Mientras viajamos hacia el sur, me cuenta cómo los pangolines –muy comunes durante su infancia– desaparecieron de los bosques vietnamitas, y cómo se los llevan en bote o en camión hacia países como Indonesia o Malasia.
Los llevan de a toneladas, vivos o muertos, frescos o congelados, destripados y sin la piel.
Los vivos son los más valiosos. Antes de venderlos los traficantes suelen rellenar sus estómagos con piedras o almidón para aumentar su peso.
En el centro vemos cómo salen de su madriguera cuando cae la noche y empiezo a entender por qué quienes trabajan con ellos los encuentran adorables.
Parecen alcachofas (o alcauciles, como le dicen en algunos países) con patas.
Llevan a sus hijos en la cola y se enrollan alrededor de ellos para protegerlos. Usan su cola para colgarse de las ramas de los árboles o para estirarse y alcanzar nidos de hormigas.
Nguyen me cuenta que a veces las autoridades logran atrapar a traficantes, pero sólo porque les avisa una banda rival.
Pero no han hecho prácticamente nada para detener la venta de productos de pangolín.
Al día siguiente, Nguyen me llevó a Hanoi para que lo vea con mis propios ojos.
Visitamos cuatro tiendas de medicina tradicional elegidas al azar en el vibrante casco antiguo de la ciudad.
En tres nos ofrecieron escamas, con la promesa de que nos curarían desde cáncer hasta acné.
Pedían US$1.500 por un kilo.
Cuando les pregunté por qué era tan caro, una mujer me dijo sin reparos: «Porque son exclusivos e ilegales».
También encontramos restaurantes que vendían pangolín a US$250 el kilo.

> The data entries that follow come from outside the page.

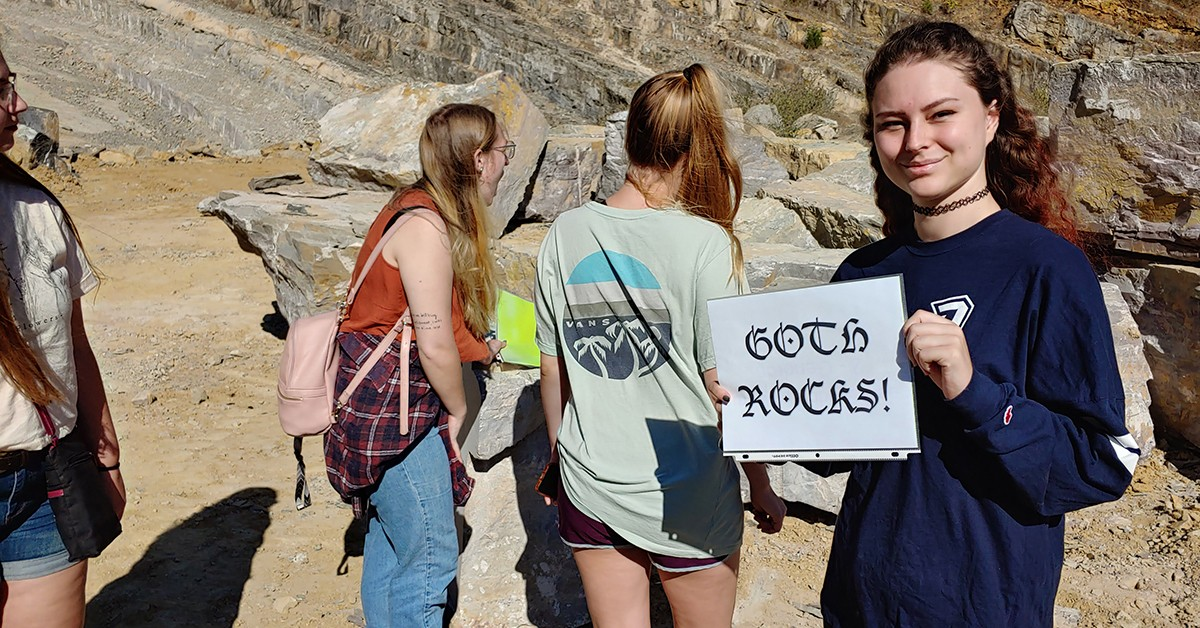 "Students hold a sign that reads ""goth rocks"" while visiting Virginia Tech's rock quarry"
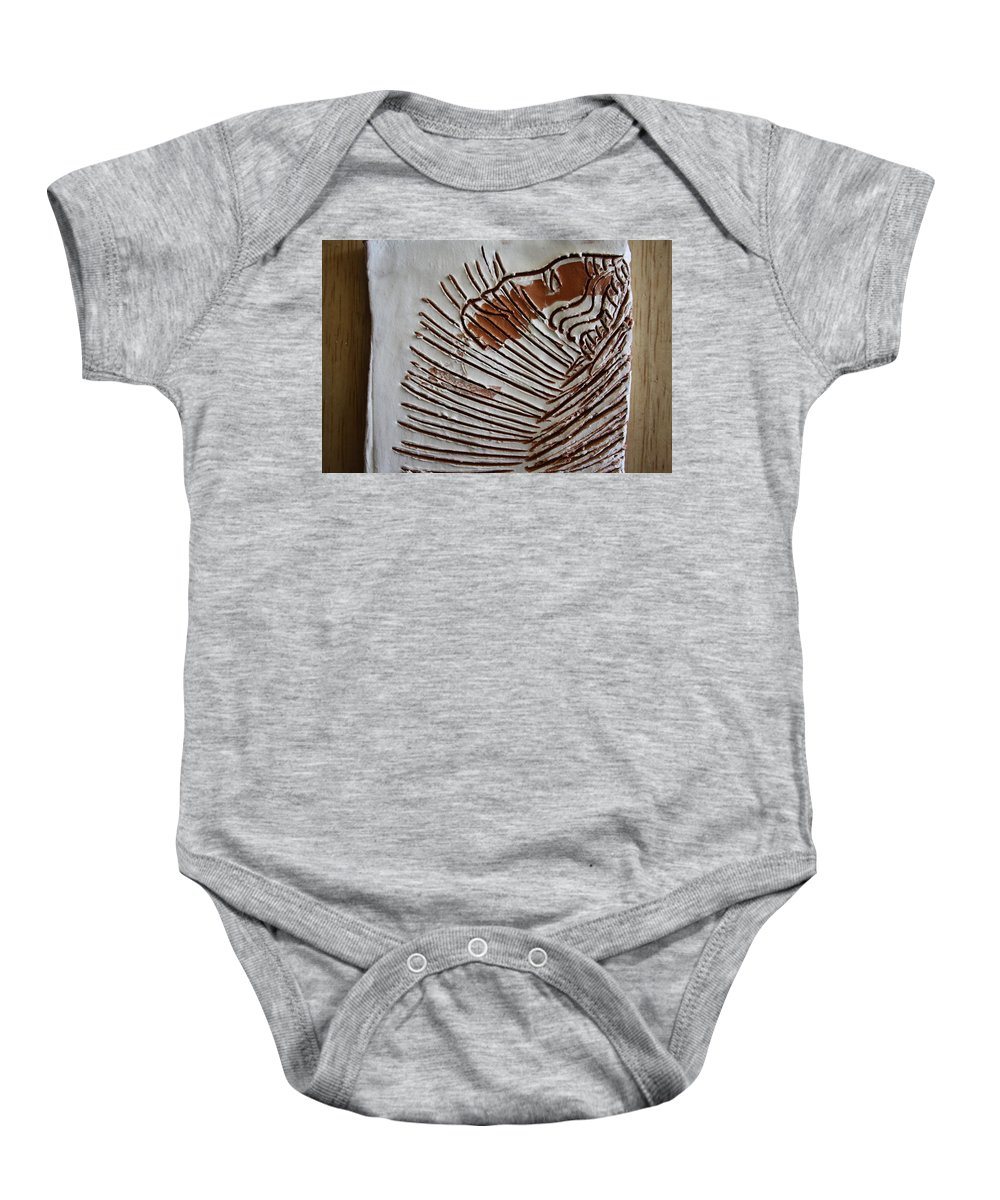 Jesus Baby Onesie featuring the ceramic art Simeon - Tile by Gloria Ssali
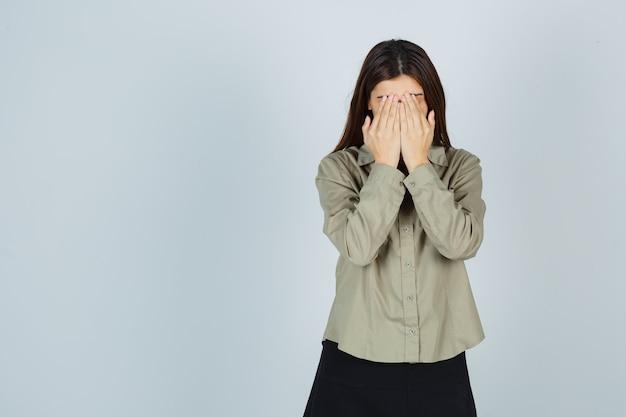 Schattige jonge vrouw in shirt, rok die gezicht bedekt met handen en depressief kijkt, vooraanzicht.
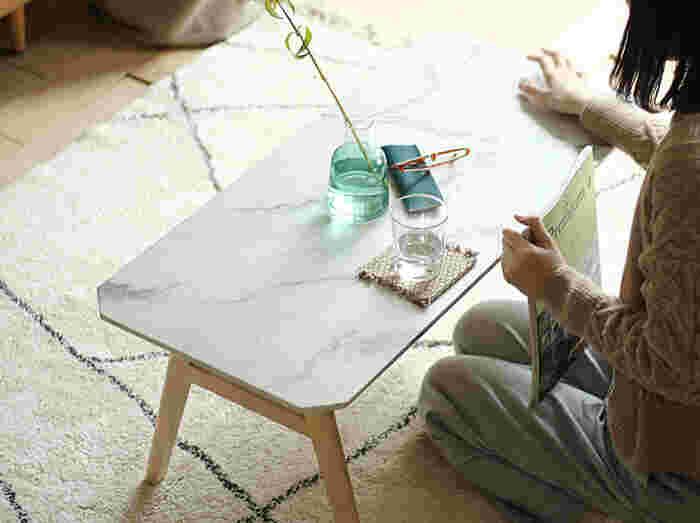 ちょっと珍しい、大理石模様のシートを施したリビングテーブルです。この天板シートは耐久性と耐水性のあるPU塗装が施されているので、テーブルでたくさん作業したいという方にもおすすめ。  キリッとかっこいい大理石デザインですが、こちらのテーブルはさりげなく脚部が天然木。天板の四隅もカットされていて、どこかやさしい印象を放ちます。ナチュラル系のお部屋にも相性がいいですよ。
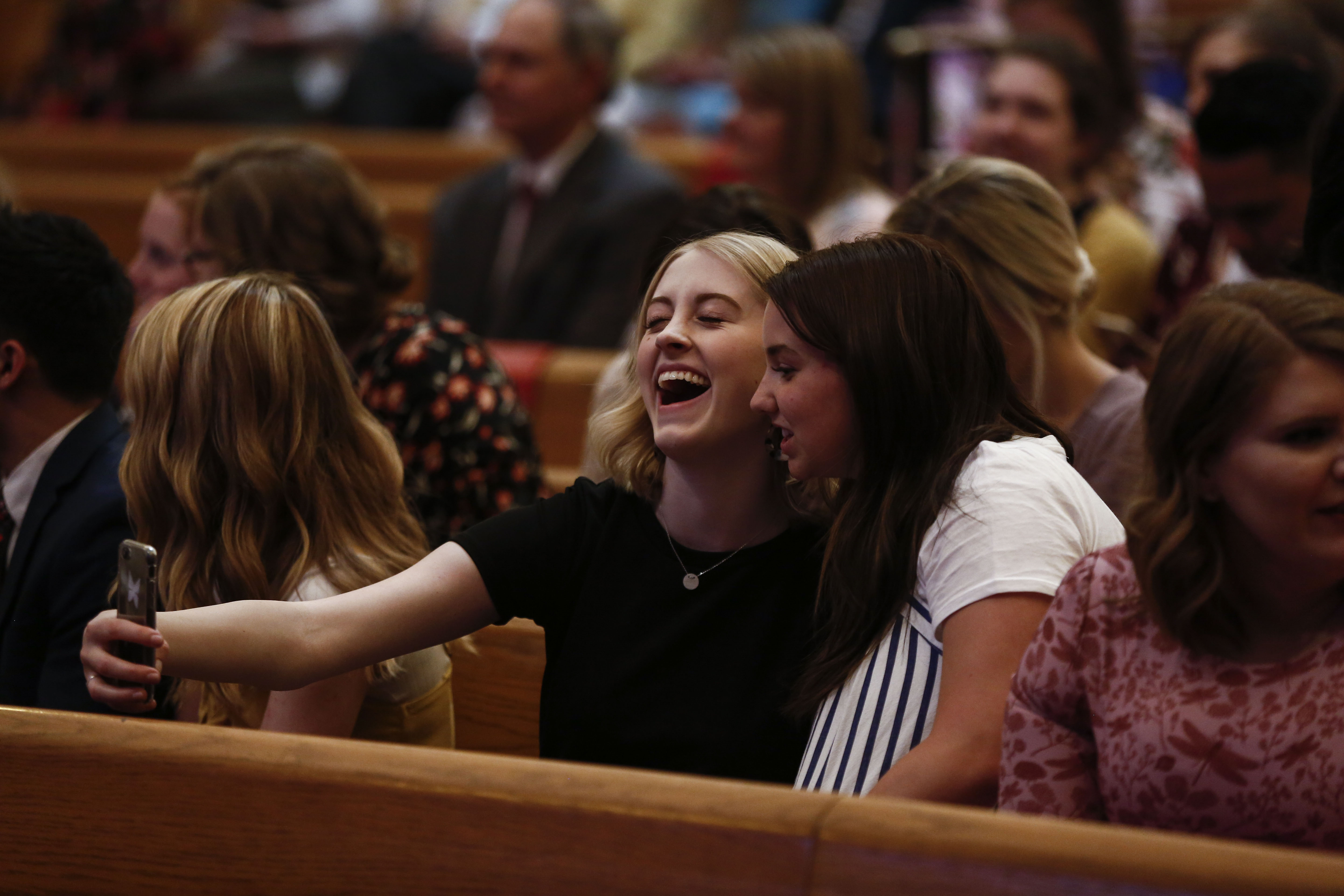 Isabelle Purdie and Maddie Barkdull take a selfie before the Worldwide Devotional for Young Adults at the Salt Lake Tabernacle in Salt Lake City on Sunday, May 5, 2019.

En uno nos ofrecían traerlo a la mesa vivo, para cortarle allí mismo la garganta. La sangre es afrodisíaca, nos dijeron.
Nos recomendaron comer la carne al vapor y la lengua cortada en trozos para sopa. Luego nos trajeron una botella de vino de arroz con un pequeño pangolín marinándose en su interior.
Nos los vendían por US$200.
El problema, me explicó Nguyen, no es la gente pobre y sin educación de Vietnam, sino la elite adinerada –las autoridades gubernamentales y los ricos hombres de negocios– que piden pangolín para demostrar su estatus o para celebrar un acuerdo.
«90 millones de vietnamitas no pueden ver más pangolines en su propio país porque unos pocos funcionarios o comerciantes ricos se los quieren comer», me dijo indignado.